Select first row in each GROUP BY group?


I'd like to select the first row of each set of rows grouped with a GROUP BY.

Specifically, if I've got a purchases table that looks like this:

SELECT * FROM purchases;

My Output:

id customer total
1 Joe 5
2 Sally 3
3 Joe 2
4 Sally 1

I'd like to query for the id of the largest purchase (total) made by each customer.
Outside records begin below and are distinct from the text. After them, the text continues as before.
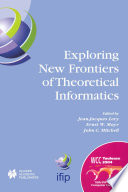 Exploring new frontiers of theoretical informatics : IFIP 18th World Computer Congress : TC1 3rd International Conference on Theoretical Computer Science (TCS2004), 22-27 August 2004, Toulouse, France / edited by Jean-Jaques Levy, Erst W. Mayr, John C. Mitchell.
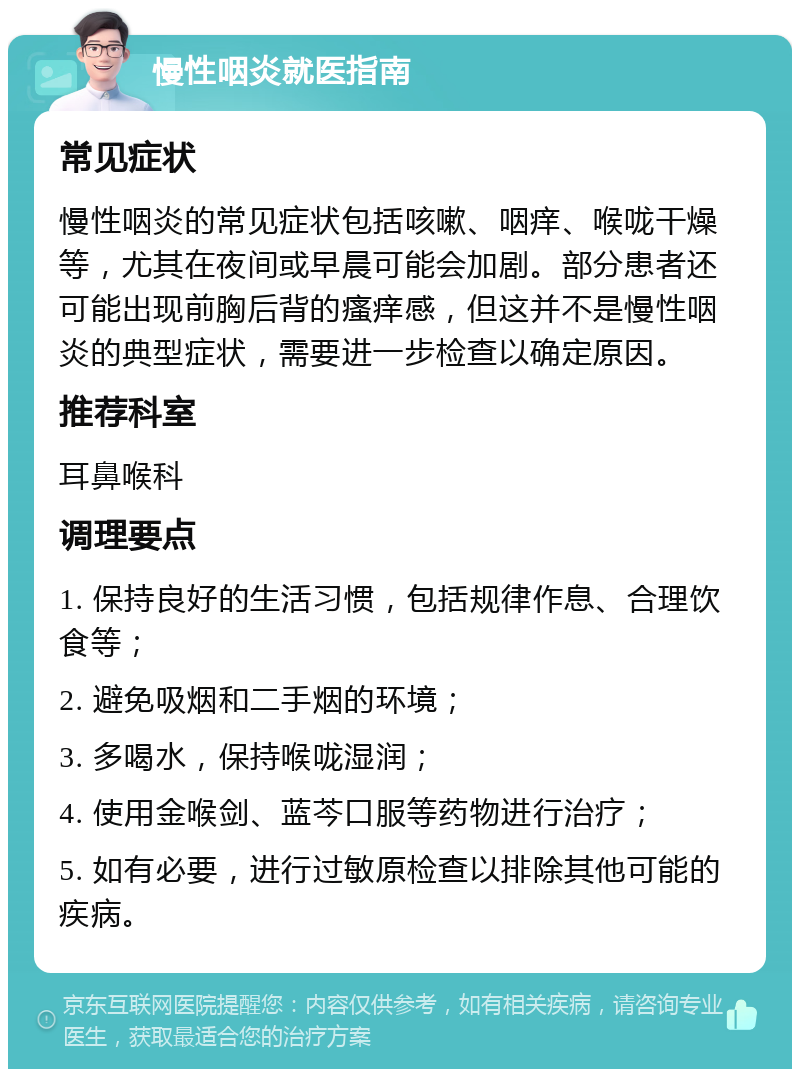 慢性咽炎就医指南 常见症状 慢性咽炎的常见症状包括咳嗽、咽痒、喉咙干燥等，尤其在夜间或早晨可能会加剧。部分患者还可能出现前胸后背的瘙痒感，但这并不是慢性咽炎的典型症状，需要进一步检查以确定原因。 推荐科室 耳鼻喉科 调理要点 1. 保持良好的生活习惯，包括规律作息、合理饮食等； 2. 避免吸烟和二手烟的环境； 3. 多喝水，保持喉咙湿润； 4. 使用金喉剑、蓝芩口服等药物进行治疗； 5. 如有必要，进行过敏原检查以排除其他可能的疾病。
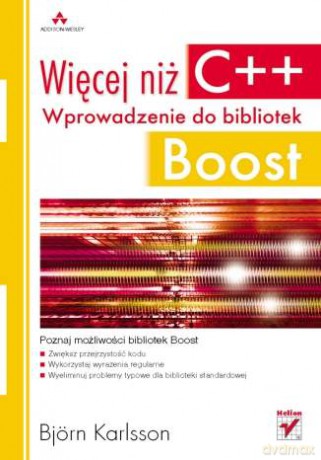 Więcej niż C++. Wprowadzenie do bibliotek Boost [KSIĄŻKA]
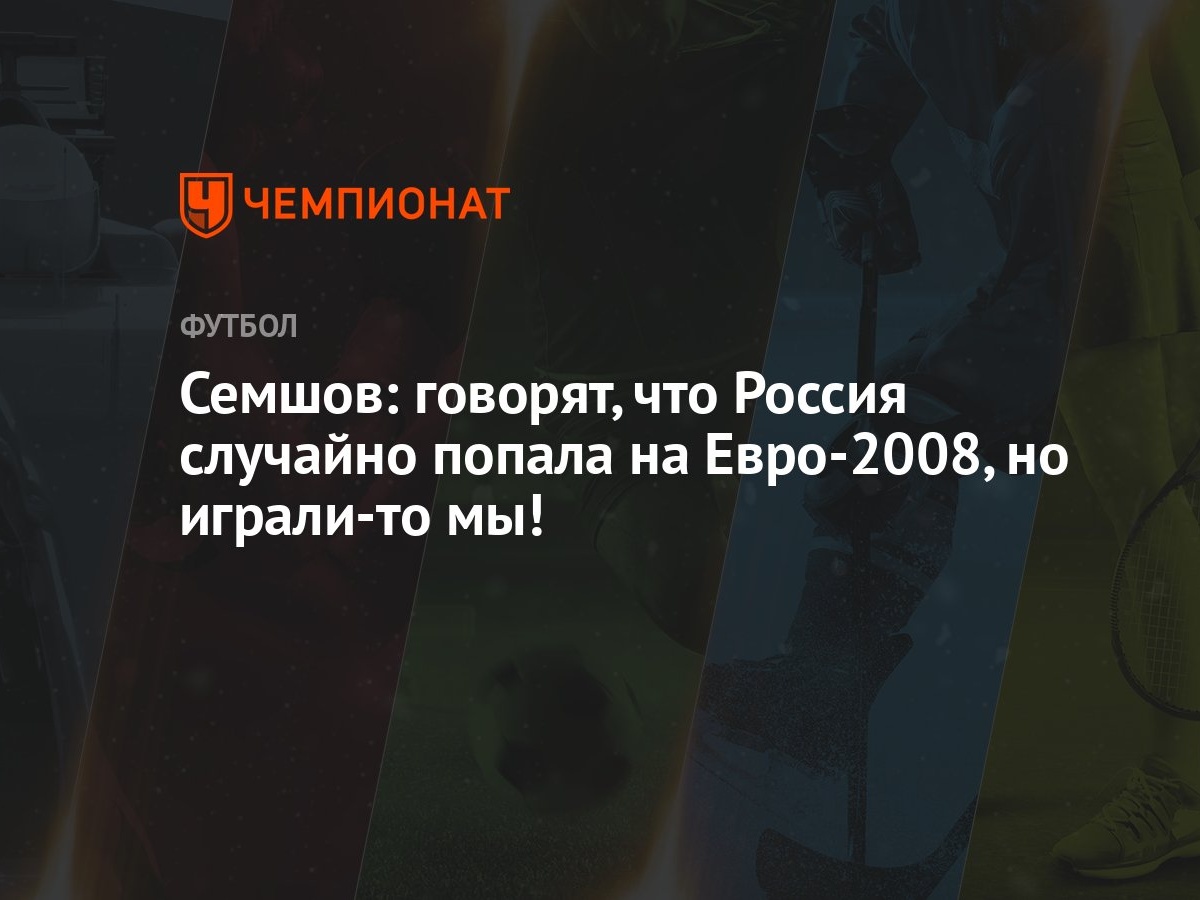 Семшов: говорят, что Россия случайно попала на Евро-2008, но играли-то мы!  - Чемпионат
Something like this:

SELECT FIRST(id), customer, FIRST(total)
FROM  purchases
GROUP BY customer
ORDER BY total DESC;

Expected Output:

FIRST(id) customer FIRST(total)
1 Joe 5
2 Sally 3

Solution

  • On databases that support CTE and windowing functions:

    WITH summary AS (
        SELECT p.id, 
               p.customer, 
               p.total, 
               ROW_NUMBER() OVER(PARTITION BY p.customer 
                                     ORDER BY p.total DESC) AS rank
          FROM PURCHASES p)
     SELECT *
       FROM summary
     WHERE rank = 1
    

    Supported by any database:

    But you need to add logic to break ties:

      SELECT MIN(x.id),  -- change to MAX if you want the highest
             x.customer, 
             x.total
        FROM PURCHASES x
        JOIN (SELECT p.customer,
                     MAX(total) AS max_total
                FROM PURCHASES p
            GROUP BY p.customer) y ON y.customer = x.customer
                                  AND y.max_total = x.total
    GROUP BY x.customer, x.total